# WHAT TO DO
(a) Print the part of the game review below starting with "The impact of" and going on through "of your MULE.".
(b) Answer these questions from the game review below:
(i) What kinds of endings does the game have?
(ii) What helped set the initial post-apocalyptic tone?
(iii) What did the writer keep expecting to happen?
(c) List every factor that the game review below says the impact of the game's ending hinges on.

# EXCERPTED PASSAGE
I like the fact that the "treasure hunt" aspects of this game are used in the service of the greater plot, and are well-motivated. And then once you finish up that segment of the game, you have a good idea of the geography you'll be dealing with in the next segment.
I appreciated the multiple different endings (including the nested ones) and the obvious care and craft that went into this title. It was obviously well-researched, well-written, and well-implemented. The opening background material and the help menus really helped set the initial post-apocalyptic tone, and I kept expecting the promised bands of slavering mutants to set upon me at any time.
The impact of the ending of the game hinges on several factors: You have to preserve a distinction between the player and the protagonist; you have to have emotional resonance built up in the second half of the game; and you have to (Spoiler - click to show)transfer sympathy for the plight of the slaves to the "plight" of your MULE.

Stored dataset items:

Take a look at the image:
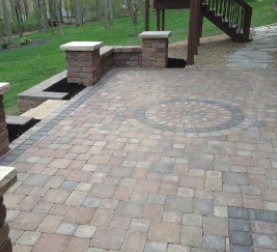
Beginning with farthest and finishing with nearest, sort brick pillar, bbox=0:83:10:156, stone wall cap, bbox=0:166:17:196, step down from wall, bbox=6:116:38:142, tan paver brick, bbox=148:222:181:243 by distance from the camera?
step down from wall, bbox=6:116:38:142, brick pillar, bbox=0:83:10:156, tan paver brick, bbox=148:222:181:243, stone wall cap, bbox=0:166:17:196

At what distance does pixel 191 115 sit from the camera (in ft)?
17.0

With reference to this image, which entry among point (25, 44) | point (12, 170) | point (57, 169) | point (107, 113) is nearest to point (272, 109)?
point (107, 113)

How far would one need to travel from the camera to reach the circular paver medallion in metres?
4.75

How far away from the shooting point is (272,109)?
17.4 ft

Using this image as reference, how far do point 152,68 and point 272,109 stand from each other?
3.58 metres

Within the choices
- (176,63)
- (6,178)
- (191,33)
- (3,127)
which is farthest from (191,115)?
(176,63)

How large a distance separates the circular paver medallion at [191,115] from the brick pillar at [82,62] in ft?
5.82

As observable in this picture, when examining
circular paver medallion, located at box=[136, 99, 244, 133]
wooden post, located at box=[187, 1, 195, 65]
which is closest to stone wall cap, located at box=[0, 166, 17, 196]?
circular paver medallion, located at box=[136, 99, 244, 133]

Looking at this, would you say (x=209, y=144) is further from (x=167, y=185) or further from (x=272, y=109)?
(x=272, y=109)

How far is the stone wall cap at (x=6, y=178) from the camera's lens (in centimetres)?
199

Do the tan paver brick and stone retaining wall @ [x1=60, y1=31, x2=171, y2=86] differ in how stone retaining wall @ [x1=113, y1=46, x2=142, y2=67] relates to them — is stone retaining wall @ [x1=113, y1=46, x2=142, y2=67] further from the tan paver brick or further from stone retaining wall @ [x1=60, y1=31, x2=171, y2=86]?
the tan paver brick

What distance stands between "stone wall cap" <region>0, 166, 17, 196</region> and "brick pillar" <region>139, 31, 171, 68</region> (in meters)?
6.39

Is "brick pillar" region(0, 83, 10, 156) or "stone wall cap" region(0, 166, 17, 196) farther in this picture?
"brick pillar" region(0, 83, 10, 156)

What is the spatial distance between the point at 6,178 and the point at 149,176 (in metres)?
1.77
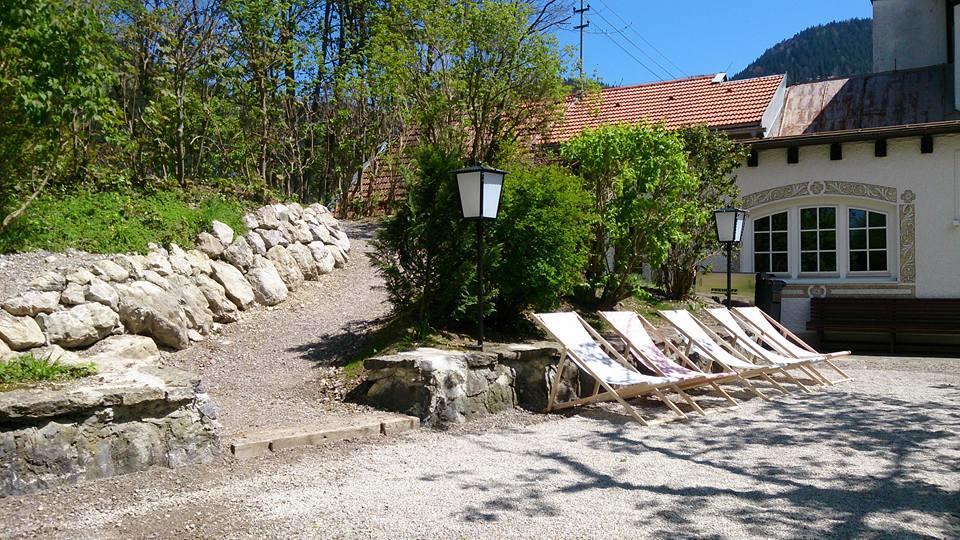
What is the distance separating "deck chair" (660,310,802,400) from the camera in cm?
797

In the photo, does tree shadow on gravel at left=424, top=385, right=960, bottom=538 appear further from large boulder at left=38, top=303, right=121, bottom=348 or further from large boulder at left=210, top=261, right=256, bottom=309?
large boulder at left=210, top=261, right=256, bottom=309

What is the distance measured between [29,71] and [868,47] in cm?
9858

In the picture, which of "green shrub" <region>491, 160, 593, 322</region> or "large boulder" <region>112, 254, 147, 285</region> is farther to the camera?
"green shrub" <region>491, 160, 593, 322</region>

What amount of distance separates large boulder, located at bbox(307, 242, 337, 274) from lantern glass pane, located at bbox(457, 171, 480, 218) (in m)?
4.52

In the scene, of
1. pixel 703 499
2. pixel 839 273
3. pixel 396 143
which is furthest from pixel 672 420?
pixel 396 143

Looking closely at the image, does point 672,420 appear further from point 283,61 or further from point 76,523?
point 283,61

# ANSWERS
(a)
The impact of the ending of the game hinges on several factors: You have to preserve a distinction between the player and the protagonist; you have to have emotional resonance built up in the second half of the game; and you have to (Spoiler - click to show)transfer sympathy for the plight of the slaves to the "plight" of your MULE.

(b)
(i) Multiple different endings, including nested ones.
(ii) The opening background material and the help menus.
(iii) That the promised bands of slavering mutants would set upon them at any time.

(c)
- Preserving a distinction between the player and the protagonist
- Having emotional resonance built up in the second half of the game
- Transferring sympathy for the plight of the slaves to the "plight" of your MULE